Segment Start: TEXT FOR ANALYSIS

Our rule is, if you get lost, stand still in the nearest safe place. Do not move an inch, mum or dad will find you. If you’re on a crowded road or train platform, move to the safest point, as far back from the train or cars as possible and stand still. If you’re in a shop, on a beach, anywhere, same rule. Stand in the nearest safe place.

Some parents insist on kids memorising addresses or mobile phone numbers. That’s pointless for us as I rarely carry a phone and we don’t have a fixed address, but it could work for you. I did, once, slip a piece of paper in their pocket with our contact number and hotel address, but mostly I’m confident they will be fine.

On the whole, younger kids and toddlers, unable to follow the rule, aren’t likely to be on the ground in a crowd. We parents would carry them or have them safe in a buggy. If you have a bolter you may even use a safety wrist strap, wrist band or harness.

I know a lot of people use products like those below for places like Disneyland, I believe Disney themselves will even sell you a wrist ID band. we’ve never needed one and my bolter started visiting Disney parks when he was 2 ( and still loves them at 12!)

If however, you still feel the need for extra safety measures, particularly for very small children or toddlers ( and accidents do happen, think of that poor woman and the toddler/gorilla incident), somebody, somewhere, has made the child safety product for you. Have a look at what’s on the market above.

Segment End: TEXT FOR ANALYSIS

REQUIRED WORK →
1. Decide whether each statement agrees with the passage on children getting lost, answering yes or no and quoting the exact words of the passage that settle it: (a) The writer usually carries a phone. (b) The writer's bolter started visiting Disney parks at age 2. (c) A child lost on a train platform should move as close to the train as possible.
2. Go on with the passage on children getting lost, picking up after its final sentence.
The lines after the text have nothing to do with what comes next.

Segment Start: DATASET CONTENT

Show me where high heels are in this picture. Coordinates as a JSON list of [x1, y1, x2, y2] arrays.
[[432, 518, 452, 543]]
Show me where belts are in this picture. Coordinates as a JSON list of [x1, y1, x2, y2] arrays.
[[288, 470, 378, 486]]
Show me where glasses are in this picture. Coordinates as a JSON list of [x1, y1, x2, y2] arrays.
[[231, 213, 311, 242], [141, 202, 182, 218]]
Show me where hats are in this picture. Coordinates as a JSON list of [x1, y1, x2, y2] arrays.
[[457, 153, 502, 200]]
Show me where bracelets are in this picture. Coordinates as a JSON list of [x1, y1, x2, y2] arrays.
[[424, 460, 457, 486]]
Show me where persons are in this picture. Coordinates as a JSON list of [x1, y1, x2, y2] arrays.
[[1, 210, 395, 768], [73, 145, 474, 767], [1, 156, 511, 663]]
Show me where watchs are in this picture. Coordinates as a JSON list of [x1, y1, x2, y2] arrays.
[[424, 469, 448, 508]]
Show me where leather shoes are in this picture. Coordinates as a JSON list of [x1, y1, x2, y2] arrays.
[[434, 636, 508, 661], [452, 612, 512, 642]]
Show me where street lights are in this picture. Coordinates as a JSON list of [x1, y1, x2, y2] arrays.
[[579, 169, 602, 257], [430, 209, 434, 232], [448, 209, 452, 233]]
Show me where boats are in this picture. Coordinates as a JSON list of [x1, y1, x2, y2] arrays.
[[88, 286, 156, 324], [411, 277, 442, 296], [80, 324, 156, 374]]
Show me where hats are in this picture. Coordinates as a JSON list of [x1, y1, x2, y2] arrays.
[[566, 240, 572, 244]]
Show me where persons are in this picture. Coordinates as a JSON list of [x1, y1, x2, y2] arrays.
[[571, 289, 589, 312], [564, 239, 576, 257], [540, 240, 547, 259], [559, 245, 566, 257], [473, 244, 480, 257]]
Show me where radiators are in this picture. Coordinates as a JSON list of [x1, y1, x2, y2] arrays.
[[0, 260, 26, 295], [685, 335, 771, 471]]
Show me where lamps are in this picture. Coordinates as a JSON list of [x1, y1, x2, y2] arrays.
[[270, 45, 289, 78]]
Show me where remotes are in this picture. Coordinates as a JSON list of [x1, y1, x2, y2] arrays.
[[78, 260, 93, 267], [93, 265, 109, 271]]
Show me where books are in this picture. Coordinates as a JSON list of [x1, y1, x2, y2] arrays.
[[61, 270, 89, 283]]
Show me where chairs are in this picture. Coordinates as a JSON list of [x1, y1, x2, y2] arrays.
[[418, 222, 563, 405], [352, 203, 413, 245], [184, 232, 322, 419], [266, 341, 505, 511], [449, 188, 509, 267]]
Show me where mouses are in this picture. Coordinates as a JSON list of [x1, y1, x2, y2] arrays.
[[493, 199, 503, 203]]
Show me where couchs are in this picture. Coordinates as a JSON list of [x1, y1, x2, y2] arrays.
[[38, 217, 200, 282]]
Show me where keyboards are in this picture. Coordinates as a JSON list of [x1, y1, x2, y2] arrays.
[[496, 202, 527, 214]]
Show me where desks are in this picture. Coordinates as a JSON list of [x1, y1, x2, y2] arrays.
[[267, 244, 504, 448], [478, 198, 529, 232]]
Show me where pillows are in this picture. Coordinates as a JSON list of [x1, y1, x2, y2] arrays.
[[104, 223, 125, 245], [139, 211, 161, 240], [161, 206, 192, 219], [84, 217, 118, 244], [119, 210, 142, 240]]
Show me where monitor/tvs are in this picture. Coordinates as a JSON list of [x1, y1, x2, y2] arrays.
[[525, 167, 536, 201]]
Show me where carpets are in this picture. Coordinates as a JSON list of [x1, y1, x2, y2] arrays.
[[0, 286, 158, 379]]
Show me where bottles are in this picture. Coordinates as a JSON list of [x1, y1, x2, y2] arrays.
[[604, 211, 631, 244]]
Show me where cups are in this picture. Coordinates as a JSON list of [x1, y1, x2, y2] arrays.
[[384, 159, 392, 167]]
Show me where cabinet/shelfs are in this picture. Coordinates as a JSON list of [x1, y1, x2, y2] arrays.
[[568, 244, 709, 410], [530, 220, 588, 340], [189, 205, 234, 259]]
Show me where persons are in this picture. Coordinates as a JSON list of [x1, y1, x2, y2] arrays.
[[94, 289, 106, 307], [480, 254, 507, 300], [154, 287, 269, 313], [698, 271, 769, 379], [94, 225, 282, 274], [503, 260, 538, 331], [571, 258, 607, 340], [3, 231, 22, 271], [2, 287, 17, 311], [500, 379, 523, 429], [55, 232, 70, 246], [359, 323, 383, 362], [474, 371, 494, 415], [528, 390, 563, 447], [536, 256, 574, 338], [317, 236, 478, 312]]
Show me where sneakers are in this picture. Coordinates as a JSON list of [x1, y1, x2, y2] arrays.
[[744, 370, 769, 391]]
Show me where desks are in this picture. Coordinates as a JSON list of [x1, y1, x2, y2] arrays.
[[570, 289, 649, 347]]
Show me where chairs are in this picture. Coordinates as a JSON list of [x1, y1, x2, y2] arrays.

Segment End: DATASET CONTENT

ANSWERS FOR THE EXERCISE →
1.
(a) No: "I rarely carry a phone"
(b) Yes: "my bolter started visiting Disney parks when he was 2"
(c) No: "move to the safest point, as far back from the train or cars as possible"

2.
Toddler & Kid Travel Safety Tips

  • Check over your accommodation for potential hazards, water, drops, climbable barriers, dodgy electrics, glass table tops, toxic plants, and choke hazards. Just do a mommy assessment. If there is a problem stay elsewhere or get the hazard fixed or removed.
  • Always carry a photo of your child, it’s a good idea to take one of him in that day’s outfit. Make it a bright one.
  • Take your own car seat if this will be of benefit.
  • Pay attention to airline and cruise ship safety briefings. Special rules apply for small children.
  • Delegate with your partner, one child to watch each, that way one child won’t slip under the parental radar.
  • Never take your eyes off them for a second, unless they’re strapped down!
  • Always carry, at the very least, safe drinking water and children’s paracetamol. A small medical kit would be better.
  • Have good insurance for medical emergencies.
  • Disinfect every surface with gel or wipes, keep little fingers clean.
  • Keep them out of the sun.
  • Teach them to yell at the top of their voices if a problem arises. Teach them what to yell and what constitutes a problem.
  • Make sure they know the plan.

Child Safety Wrist Bands With Phone Number

There are a number of these on the market, some better than others, but there seem to be draw-backs with each one.

If I was to buy such a wrist band for a small child I’d want it to be:

  1. Impossible for the child to remove
  2. Comfortable
  3. Impossible for the number to come off with water or sweat
  4. Secret, the information shouldn’t be visible to passers-by.

The products below are the best I can find, but don’t tick all the boxes although a small child would struggle to remove strong velcro.

The travel safety tattoos are a possible emergency alternative.

Child ID Wristbands

This one is free from potential allergens, is reusable, has the vital information on the inside and needs a two-handed grip to remove, perfect!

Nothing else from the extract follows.